This is what happened to the combination pairs in examples (14) and (15), previously classified separately (Fig 2). After looking at parallel corpora, it was observed that the amount of translations shared by both candidates in each pair was the following: 15.78% for dar cuenta and darse cuenta and 64.52% for ser de interés and ser de(l) interés. Unlike the first pair of candidates, the second pair passed the threshold of shared translations. Thus, the information of this pair of candidates was combined, and the merged candidate was re-classified. Note that, when combining the information, the percentages corresponding to each feature were normalized according to the number of occurrences. Therefore, considering that the number of occurrences of the candidates to be merged in Fig 3 is 1,862+412 = 2,274, the Sing. feature is recalculated like this: (1,862*100+412*83.98)/2,274 = 97.1.

Machine-learning-based approach.

Apart from heuristics, a second approach based on machine learning was also taken to compare results. The whole set of 435 candidates was used, and the features considered were the same ones as in the heuristic-based approach, that is, the ones shown in Table 1.

Since the set of candidates was relatively small, the Leave-One-Out Cross Validation method was selected, which uses one item at a time for testing and the rest for training. The validation process is repeated per each candidate until the whole set is validated.

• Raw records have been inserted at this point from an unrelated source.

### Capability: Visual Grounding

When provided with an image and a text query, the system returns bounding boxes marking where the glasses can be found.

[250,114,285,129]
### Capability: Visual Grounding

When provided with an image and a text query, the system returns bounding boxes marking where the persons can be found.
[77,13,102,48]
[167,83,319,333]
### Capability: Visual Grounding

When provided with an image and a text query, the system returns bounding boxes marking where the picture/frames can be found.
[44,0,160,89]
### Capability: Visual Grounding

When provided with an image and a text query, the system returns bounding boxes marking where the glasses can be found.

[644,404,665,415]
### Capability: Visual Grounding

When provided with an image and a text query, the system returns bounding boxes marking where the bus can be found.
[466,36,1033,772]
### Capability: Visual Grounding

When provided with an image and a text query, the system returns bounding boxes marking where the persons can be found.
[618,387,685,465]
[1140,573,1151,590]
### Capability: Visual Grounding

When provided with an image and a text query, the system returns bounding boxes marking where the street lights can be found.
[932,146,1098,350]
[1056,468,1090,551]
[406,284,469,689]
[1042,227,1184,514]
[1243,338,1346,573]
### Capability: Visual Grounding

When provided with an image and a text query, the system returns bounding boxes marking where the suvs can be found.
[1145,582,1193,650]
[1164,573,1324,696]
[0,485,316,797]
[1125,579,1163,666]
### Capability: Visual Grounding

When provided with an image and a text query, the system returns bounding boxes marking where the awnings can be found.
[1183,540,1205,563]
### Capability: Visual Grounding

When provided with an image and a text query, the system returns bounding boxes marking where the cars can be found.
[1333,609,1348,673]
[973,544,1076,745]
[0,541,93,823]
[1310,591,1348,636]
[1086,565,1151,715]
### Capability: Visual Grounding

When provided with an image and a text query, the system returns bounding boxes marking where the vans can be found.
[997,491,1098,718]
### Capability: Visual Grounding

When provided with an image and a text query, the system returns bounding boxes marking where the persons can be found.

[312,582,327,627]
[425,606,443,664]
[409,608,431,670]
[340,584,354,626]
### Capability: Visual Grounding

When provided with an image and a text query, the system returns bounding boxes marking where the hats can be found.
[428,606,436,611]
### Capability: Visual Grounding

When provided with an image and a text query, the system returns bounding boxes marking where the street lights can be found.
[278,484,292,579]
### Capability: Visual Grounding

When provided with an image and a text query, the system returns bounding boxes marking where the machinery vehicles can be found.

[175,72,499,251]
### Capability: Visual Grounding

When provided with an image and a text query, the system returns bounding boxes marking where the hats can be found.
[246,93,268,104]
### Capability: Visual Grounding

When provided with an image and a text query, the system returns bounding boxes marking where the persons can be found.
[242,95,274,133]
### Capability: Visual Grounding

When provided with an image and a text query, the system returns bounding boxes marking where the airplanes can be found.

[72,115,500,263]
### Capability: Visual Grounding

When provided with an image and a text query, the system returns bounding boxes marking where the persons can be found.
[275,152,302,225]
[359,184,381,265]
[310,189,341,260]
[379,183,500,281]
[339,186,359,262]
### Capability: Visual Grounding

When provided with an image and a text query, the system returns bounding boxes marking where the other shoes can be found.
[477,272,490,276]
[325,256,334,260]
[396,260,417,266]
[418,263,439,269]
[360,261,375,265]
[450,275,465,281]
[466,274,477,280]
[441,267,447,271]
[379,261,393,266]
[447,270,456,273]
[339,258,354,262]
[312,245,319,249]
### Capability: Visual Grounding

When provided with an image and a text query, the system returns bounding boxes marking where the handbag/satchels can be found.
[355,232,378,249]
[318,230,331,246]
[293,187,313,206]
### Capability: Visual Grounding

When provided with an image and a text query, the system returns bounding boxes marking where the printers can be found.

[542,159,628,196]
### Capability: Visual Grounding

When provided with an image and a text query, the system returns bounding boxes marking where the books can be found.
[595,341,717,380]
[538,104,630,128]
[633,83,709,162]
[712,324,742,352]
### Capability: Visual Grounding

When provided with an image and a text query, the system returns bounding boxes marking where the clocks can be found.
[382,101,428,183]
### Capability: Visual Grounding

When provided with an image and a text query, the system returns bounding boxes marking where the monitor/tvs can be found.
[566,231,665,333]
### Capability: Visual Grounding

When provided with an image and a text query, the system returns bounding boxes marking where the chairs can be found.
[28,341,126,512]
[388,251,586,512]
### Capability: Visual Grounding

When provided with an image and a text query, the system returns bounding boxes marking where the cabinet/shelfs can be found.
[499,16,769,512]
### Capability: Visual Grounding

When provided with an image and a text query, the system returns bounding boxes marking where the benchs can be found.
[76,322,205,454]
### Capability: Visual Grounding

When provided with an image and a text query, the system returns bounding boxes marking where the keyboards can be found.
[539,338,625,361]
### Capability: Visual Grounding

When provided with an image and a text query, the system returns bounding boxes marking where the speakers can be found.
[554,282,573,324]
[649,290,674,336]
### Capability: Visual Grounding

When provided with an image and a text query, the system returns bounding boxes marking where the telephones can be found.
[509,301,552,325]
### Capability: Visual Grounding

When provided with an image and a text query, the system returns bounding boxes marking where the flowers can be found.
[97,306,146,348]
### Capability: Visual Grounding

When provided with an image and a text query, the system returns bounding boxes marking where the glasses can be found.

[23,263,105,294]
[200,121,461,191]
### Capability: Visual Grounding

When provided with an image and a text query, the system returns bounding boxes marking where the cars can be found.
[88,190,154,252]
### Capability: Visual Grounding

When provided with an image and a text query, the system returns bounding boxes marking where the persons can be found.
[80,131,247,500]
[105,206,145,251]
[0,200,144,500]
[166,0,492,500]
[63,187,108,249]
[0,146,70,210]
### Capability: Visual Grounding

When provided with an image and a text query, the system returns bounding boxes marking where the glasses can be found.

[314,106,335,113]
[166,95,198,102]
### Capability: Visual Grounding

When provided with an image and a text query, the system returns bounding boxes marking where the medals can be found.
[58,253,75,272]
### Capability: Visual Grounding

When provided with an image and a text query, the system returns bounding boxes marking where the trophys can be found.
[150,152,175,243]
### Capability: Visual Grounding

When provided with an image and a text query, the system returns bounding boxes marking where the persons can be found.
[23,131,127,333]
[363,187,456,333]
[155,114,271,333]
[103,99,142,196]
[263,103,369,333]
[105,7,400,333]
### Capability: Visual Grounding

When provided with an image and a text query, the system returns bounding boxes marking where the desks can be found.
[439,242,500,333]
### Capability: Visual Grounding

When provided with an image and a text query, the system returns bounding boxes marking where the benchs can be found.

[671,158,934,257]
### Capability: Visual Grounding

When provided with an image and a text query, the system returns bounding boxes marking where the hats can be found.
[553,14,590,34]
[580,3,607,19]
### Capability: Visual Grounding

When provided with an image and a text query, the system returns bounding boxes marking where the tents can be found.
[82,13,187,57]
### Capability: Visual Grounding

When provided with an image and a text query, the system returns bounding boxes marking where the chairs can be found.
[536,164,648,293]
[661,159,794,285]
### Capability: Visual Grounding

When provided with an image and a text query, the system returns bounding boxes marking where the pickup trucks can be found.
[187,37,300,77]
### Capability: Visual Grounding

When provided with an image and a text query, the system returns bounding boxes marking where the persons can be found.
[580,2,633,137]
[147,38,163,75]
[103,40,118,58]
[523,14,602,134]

This way, the biggest training set possible is used each time (434 candidates with their corresponding patterns).

Also, due to the small number of candidates available, the algorithms used were the following: Logistic Regression, Random Forest and Naive Bayes (Bernoulli). Results will be given in the next section, along with the ones obtained by the heuristic-based approach.

Quality assessment of the pattern-based classification

Results of both approaches were calculated to assess the quality of the proposed method, and to see which of the approaches was more appropriate. As pointed out previously, trials for the heuristic-based method were made on half of the candidates (randomly selected), which were manually classified by a single expert annotator into morphosyntactic patterns (see Table 1). Then, the rest of the candidates were also manually assigned morphosyntactic patterns, and this set of 217 candidates was used for testing. Results are shown in Table 2.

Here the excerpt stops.